Cádiz frente a Cádiz, Cádiz contra Cádiz. Un reo a punto de decapitarse a sí mismo. La guillotina bajando y… ¡zas!, un corte limpio; la cabeza rodando sobre un lienzo: su último dualismo, su obra póstuma. ¿Por qué lo había hecho en el momento de más gloria?, se preguntarían los buitres ansiosos de saber, y sintiéndose en el derecho de opinar, cada uno expondría su graznido lapidario: estaba loco, era un héroe perdido, un absurdo esnobista, su arte no tenía ningún valor, era un estafador de sueños, le faltaba inspiración. Reirían, beberían en su nombre, comerían sus despojos y, con el paso de los años, nadie volvería a recordarlo.
Allí estaba.
Mirándose sin verse. La barba apoderándose de su identidad. Una máscara que no lo protegía de nada, ni siquiera de su mirada justiciera: el hundimiento de su mentirosa carrera.

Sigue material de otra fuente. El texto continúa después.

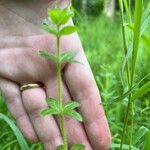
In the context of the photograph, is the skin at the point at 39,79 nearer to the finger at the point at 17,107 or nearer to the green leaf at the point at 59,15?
the finger at the point at 17,107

Tal vez en alguna esquina de aquel espejo su imagen se juntara. Esos dos cuerpos separados, su ego y él, se reconciliarían y le sería más fácil digerir lo que vendría… lo que cualquier ser humano tenía asegurado: la muerte.
Se había erigido a sí mismo el gran creador. Había vivido la vida bordeando una orilla, su propia rive gauche, donde habitaban los placeres, los aplausos, las fantasías, los engaños facilones… sin detenerse a observar los espectros que se paseaban al otro lado de su existencia. Solo, estaba solo. Y de sus manos ya no volvería a salir un nuevo trazo. Un dolor se había apoderado de sus dedos y los hacía temblar…
No había marcha atrás. Por última vez fingiría ser él. Cogió su navaja y se afeitó.